__EXERCISE GOAL__. Restate the listing below word for word, and leave its pictures behind.

__DATA SHOWN__.

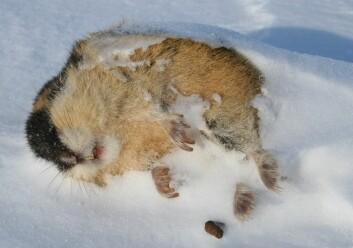 Ising på tundraen som et resultat av mildvær på vinteren kan gi en knekk i bestandene av lemen på Varangerhalvøya. (Foto: Rolf A. Ims)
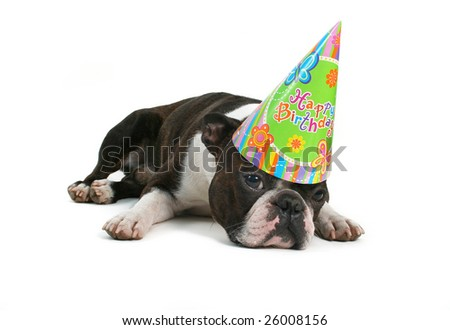 boston terrier in a birthday hat - stock photo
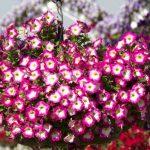 Фото 61: Петуния многоцветковая хайлайт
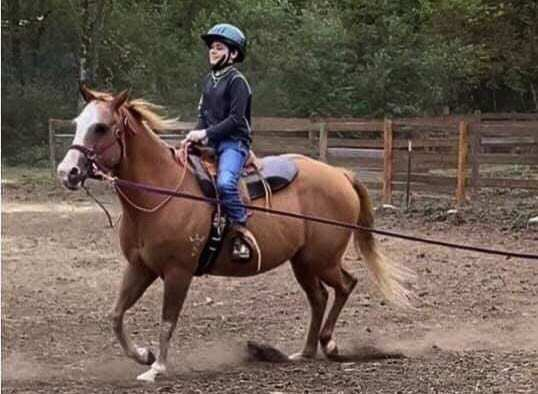 Sadie the horse has been a fixture at Healing Winds Therapeutic Riding Center for more than a dozen years. The center is raising funds to help pay Sadie's medical bill after a recent life-saving surgery. Photo courtesy Healing Winds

__WRITTEN SOLUTION__.
 Ising på tundraen som et resultat av mildvær på vinteren kan gi en knekk i bestandene av lemen på Varangerhalvøya. (Foto: Rolf A. Ims)
 boston terrier in a birthday hat - stock photo
 Фото 61: Петуния многоцветковая хайлайт
 Sadie the horse has been a fixture at Healing Winds Therapeutic Riding Center for more than a dozen years. The center is raising funds to help pay Sadie's medical bill after a recent life-saving surgery. Photo courtesy Healing Winds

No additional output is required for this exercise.